▶ EXCERTO FORNECIDO:
________________________________________
Existindo duas apresentações clínicas – a PIF húmida (ou efusiva) e a PIF seca (não-efusiva) – a patologia é considerada, sobretudo, “uma doença sistémica”, classificou a médica veterinária do Reino Unido, em que o gato pode apresentar sintomas diversos, como o acúmulo de líquido nas cavidades abdominal ou torácica [no caso da PIF húmida], febre intermitente, perda de peso, sintomas neurológicos ou sintomas oculares.
Mas, se até agora a aposta no diagnóstico servia para clarificar que se estava perante uma doença fatal – e o animal era, na maioria das vezes, eutanasiado – hoje o objetivo é diagnosticar a doença o mais cedo possível para iniciar o tratamento precocemente e, assim, salvar a vida do felino. Os bons resultados nas taxas de sobrevivência são alcançados principalmente em estados iniciais da doença, os cerca de 10% de doentes não respondedores ao tratamento são, na grande maioria, gatos que iniciaram o tratamento já em fases mais avançadas da PIF.
________________________________________
▶ TAREFA:
Diga se cada afirmação abaixo concorda com o excerto sobre a PIF, respondendo sim ou não e citando as palavras exatas do excerto que decidem a resposta.
1. A PIF seca também é chamada não-efusiva.
2. Hoje, o diagnóstico serve sobretudo para confirmar que a doença é fatal.
3. A maior parte dos gatos que não respondem ao tratamento começou a ser tratada em fases mais avançadas da doença.

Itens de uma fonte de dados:
________________________________________
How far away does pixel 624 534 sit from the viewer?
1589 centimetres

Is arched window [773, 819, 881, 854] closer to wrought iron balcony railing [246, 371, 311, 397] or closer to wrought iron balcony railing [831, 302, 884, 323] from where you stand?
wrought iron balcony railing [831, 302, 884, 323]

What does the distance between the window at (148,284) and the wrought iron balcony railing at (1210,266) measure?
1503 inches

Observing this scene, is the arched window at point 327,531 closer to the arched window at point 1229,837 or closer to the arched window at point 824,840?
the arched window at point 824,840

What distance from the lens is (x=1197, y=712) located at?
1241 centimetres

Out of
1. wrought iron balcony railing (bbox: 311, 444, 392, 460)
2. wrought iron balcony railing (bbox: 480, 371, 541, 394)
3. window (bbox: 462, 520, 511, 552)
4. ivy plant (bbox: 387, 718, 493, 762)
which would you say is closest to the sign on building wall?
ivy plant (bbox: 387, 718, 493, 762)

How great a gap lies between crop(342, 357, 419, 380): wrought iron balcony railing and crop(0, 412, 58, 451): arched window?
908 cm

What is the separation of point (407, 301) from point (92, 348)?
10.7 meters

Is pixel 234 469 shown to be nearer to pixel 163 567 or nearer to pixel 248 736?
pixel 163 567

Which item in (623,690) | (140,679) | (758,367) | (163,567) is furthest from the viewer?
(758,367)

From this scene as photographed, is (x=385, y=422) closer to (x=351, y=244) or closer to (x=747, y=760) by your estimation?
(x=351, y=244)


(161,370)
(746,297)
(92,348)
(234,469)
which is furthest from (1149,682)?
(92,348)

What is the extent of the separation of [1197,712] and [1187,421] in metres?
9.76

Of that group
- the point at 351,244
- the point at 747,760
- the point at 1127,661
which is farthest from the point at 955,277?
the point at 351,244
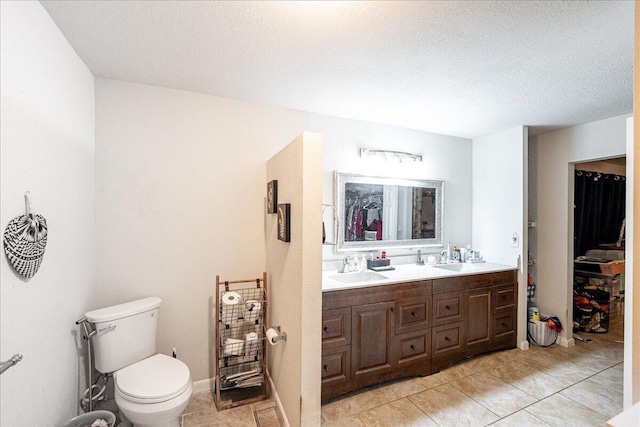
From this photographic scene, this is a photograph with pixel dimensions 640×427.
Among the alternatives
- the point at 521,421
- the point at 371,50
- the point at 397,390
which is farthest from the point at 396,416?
the point at 371,50

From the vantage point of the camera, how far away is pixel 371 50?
172 centimetres

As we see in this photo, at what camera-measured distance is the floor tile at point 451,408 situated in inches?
79.8

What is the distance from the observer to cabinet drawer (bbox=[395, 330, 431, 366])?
246 centimetres

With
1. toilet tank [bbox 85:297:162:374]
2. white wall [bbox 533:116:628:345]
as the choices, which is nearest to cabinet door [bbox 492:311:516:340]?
white wall [bbox 533:116:628:345]

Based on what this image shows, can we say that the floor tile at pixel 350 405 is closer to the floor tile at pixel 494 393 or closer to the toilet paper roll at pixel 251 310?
the floor tile at pixel 494 393

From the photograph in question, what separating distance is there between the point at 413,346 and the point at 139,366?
2.08 meters

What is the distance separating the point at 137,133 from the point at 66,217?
821mm

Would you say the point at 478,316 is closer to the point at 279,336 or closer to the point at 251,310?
the point at 279,336

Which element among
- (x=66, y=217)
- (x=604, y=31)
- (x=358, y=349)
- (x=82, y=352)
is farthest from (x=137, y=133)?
(x=604, y=31)

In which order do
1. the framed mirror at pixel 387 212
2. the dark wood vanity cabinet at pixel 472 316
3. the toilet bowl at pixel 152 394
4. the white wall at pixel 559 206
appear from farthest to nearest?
the white wall at pixel 559 206, the framed mirror at pixel 387 212, the dark wood vanity cabinet at pixel 472 316, the toilet bowl at pixel 152 394

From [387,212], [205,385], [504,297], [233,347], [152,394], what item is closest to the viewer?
[152,394]

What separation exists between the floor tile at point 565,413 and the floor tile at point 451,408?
1.15 feet

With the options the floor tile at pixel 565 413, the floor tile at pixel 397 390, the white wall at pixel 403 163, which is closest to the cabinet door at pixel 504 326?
the floor tile at pixel 565 413

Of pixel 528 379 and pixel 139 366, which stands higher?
→ pixel 139 366
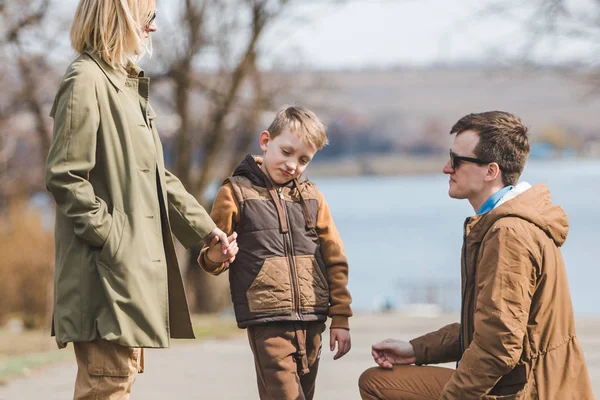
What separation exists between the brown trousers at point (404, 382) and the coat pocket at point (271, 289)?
477mm

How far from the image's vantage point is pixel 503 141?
390cm

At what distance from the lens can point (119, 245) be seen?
3.60m

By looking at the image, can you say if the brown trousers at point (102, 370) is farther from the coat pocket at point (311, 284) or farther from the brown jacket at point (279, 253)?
the coat pocket at point (311, 284)

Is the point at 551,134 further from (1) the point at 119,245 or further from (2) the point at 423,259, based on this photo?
(1) the point at 119,245

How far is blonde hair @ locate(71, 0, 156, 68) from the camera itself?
146 inches

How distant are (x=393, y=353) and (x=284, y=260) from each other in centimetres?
62

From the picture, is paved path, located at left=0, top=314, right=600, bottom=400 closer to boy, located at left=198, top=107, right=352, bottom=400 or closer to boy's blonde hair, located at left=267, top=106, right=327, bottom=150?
boy, located at left=198, top=107, right=352, bottom=400

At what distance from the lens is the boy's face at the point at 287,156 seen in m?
4.38

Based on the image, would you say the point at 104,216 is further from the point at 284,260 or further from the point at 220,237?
the point at 284,260

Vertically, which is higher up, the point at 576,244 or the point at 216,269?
the point at 216,269

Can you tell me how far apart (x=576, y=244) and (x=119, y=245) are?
143 ft

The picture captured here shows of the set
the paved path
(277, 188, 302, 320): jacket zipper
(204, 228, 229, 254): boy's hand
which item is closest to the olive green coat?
(204, 228, 229, 254): boy's hand

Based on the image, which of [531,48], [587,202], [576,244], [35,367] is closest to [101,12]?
[35,367]

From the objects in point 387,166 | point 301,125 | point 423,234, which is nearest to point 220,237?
point 301,125
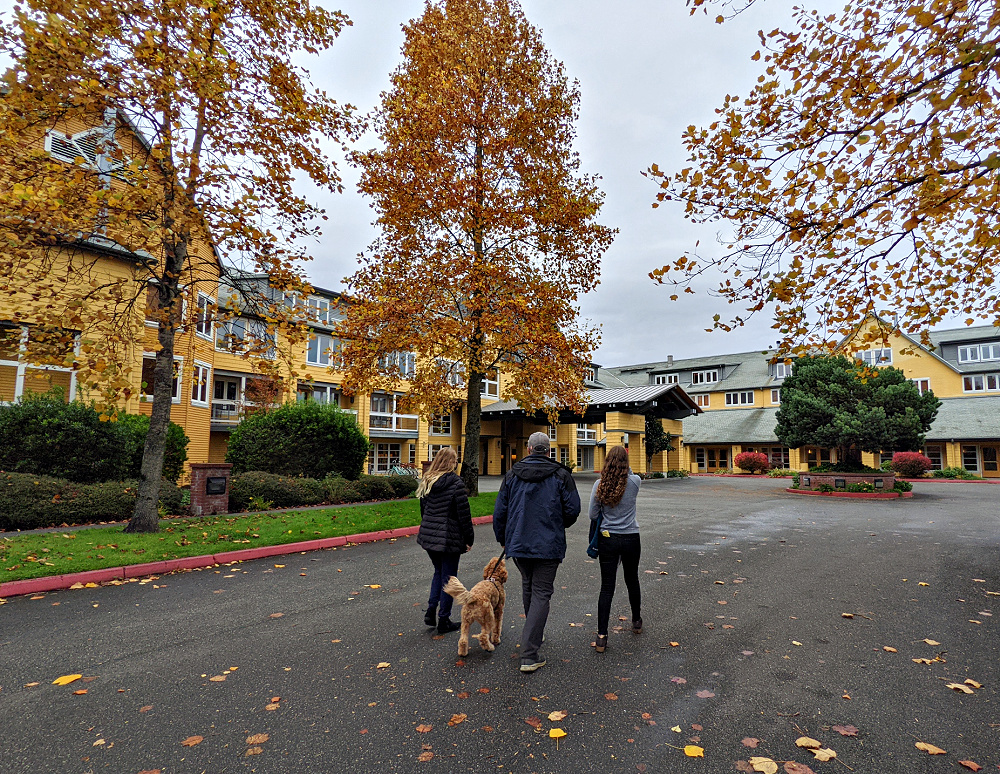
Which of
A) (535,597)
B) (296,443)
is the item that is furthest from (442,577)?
(296,443)

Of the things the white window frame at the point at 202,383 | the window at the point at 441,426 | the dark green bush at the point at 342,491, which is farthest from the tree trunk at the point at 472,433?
the window at the point at 441,426

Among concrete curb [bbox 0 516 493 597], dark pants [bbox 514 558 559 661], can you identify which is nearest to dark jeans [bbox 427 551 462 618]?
dark pants [bbox 514 558 559 661]

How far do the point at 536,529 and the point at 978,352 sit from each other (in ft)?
163

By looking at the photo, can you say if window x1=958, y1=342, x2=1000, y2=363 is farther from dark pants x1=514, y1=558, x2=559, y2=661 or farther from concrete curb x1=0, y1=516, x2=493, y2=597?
dark pants x1=514, y1=558, x2=559, y2=661

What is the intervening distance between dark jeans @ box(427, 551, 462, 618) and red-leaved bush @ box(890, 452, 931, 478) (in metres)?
35.5

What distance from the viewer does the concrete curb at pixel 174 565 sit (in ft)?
21.1

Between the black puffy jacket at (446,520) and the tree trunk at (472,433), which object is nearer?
the black puffy jacket at (446,520)

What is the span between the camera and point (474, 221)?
14.8 metres

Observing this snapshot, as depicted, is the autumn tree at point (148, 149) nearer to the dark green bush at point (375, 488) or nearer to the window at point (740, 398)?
the dark green bush at point (375, 488)

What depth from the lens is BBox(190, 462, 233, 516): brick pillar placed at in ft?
39.2

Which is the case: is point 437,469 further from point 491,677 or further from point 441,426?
point 441,426

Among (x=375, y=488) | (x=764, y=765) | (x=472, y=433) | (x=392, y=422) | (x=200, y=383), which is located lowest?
(x=764, y=765)

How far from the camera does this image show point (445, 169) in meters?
14.7

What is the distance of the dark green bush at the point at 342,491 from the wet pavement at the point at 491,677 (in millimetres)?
7175
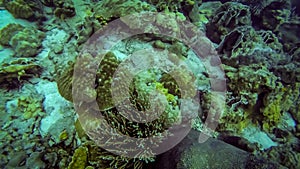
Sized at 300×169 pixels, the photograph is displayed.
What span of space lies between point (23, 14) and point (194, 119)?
465 centimetres

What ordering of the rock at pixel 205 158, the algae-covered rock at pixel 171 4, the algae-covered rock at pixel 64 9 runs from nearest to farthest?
________________________________________
▶ RESPOSTA:
1. Sim: "a PIF seca (não-efusiva)".
2. Não: "hoje o objetivo é diagnosticar a doença o mais cedo possível para iniciar o tratamento precocemente".
3. Sim: "os cerca de 10% de doentes não respondedores ao tratamento são, na grande maioria, gatos que iniciaram o tratamento já em fases mais avançadas da PIF".